Sur cette scène brève, quelques personnages apparaissent, emmenés par deux maîtres de l'éloquence, Jacques Isorni, le célèbre avocat, et Reboul, l'efficace procureur. Une anecdote nous rappelle que l'Histoire est un roman : Reboul est locataire d'un appartement qui appartient à Isorni, les deux hommes sont voisins et amis. On reconnaît Merleau-Ponty et Simone de Beauvoir dans les rangs du public. Alexandre Astruc, de Combat, et Madeleine Jacob, de Franc-Tireur, se tiennent sur les bancs de la presse. L’écrivain est fusillé le 6 février, au petit matin, dans un fossé du fort de Montrouge, en criant : « Vive la France quand même ! »

 

Normalien, compagnon de khâgne de Roger Vailland, ami de Claude Roy, qui partagea un temps ses idées, c'est un homme encore jeune avec déjà une solide réputation. Lecteur érudit, sensible, sentimental, journaliste infatigable, Brasillach se range dans le camp du fascisme français en rejoignant la rédaction de Je suis partout, hebdomadaire férocement antisémite, pro-nazi, dénonciateur de juifs et de résistants. Il aura cette phrase terrible : « Il faut se séparer des juifs en bloc et ne pas garder de petits. » Brasillach fait partie de l'élite intellectuelle formée par l'Ecole normale supérieure. Il est bientôt fasciné par l'Allemagne nazie, sa violence, sa théâtralité.

 

Brasillach est coupable. C’est certain. Mais on s’étonne du caractère expéditif du procès et de la sanction appliquée : la mort. Cette résolution mise en œuvre par une cour d'exception fera de Brasillach le seul écrivain français exécuté à la libération. Certes, il n’est pas condamné pour ses opinions mais pour intelligence avec l’ennemi. Mais des zones d’ombre pèsent sur cette condamnation : ambiguïté de la magistrature, lacunes de l'accusation, limites de la défense, dignité de l'accusé à l'audience, responsabilité de l'intellectuel en temps de guerre, antisémitisme et fureurs de l'Histoire, peine de mort programmée.

 

Pourquoi le général de Gaulle lui a-t-il refusé la grâce ?

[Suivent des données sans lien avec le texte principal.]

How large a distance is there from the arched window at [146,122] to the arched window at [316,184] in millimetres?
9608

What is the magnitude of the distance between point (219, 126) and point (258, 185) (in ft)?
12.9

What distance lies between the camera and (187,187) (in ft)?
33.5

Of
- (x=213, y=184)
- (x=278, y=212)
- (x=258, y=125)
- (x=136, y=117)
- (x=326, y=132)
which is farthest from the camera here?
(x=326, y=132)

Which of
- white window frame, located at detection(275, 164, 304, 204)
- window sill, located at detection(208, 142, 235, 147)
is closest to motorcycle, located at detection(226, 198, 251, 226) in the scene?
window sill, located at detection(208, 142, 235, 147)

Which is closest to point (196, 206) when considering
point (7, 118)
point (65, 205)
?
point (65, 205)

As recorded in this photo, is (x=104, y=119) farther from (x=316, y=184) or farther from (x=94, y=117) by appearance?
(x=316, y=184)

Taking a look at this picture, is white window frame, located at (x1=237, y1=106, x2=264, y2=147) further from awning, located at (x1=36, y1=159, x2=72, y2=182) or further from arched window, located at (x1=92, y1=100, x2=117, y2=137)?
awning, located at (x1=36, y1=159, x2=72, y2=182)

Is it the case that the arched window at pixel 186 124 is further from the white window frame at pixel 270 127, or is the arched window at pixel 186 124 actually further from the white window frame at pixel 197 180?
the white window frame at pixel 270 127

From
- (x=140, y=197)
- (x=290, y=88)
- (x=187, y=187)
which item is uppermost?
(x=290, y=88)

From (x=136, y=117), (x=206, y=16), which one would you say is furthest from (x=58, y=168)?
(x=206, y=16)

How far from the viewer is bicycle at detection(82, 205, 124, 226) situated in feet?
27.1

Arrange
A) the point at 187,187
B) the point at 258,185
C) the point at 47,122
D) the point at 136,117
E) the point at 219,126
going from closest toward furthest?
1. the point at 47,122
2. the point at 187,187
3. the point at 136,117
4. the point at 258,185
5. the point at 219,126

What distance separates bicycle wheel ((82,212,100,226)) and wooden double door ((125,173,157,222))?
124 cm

Pourquoi Simone de Beauvoir a refusé de signer la pétition demandant la grâce de Brasillach, alors que des intellectuels tels Paul Valéry, Paul Claudel, François Mauriac, Daniel-Rops, Albert Camus, Marcel Aymé, Jean Paulhan, Roland Dorgelès, Jean Cocteau, Colette, Arthur Honegger, Maurice de Vlaminck, Jean Anouilh, André Barsacq, Jean-Louis Barrault, Thierry Maulnier l’ont signée ?

Pourquoi les communistes tenaient-ils tellement à l’exécution de la sentence ?

 

A n’en pas douter, si le procès avait eu lieu un an plus tard, la peine de mort n’aurait pas été prononcée. La mort de Brasillach va peser sur le destin de tous les personnages qui ont été mêlés à son procès. Elle a continué à alimenter les débats intellectuels sur la responsabilité de l'écrivain.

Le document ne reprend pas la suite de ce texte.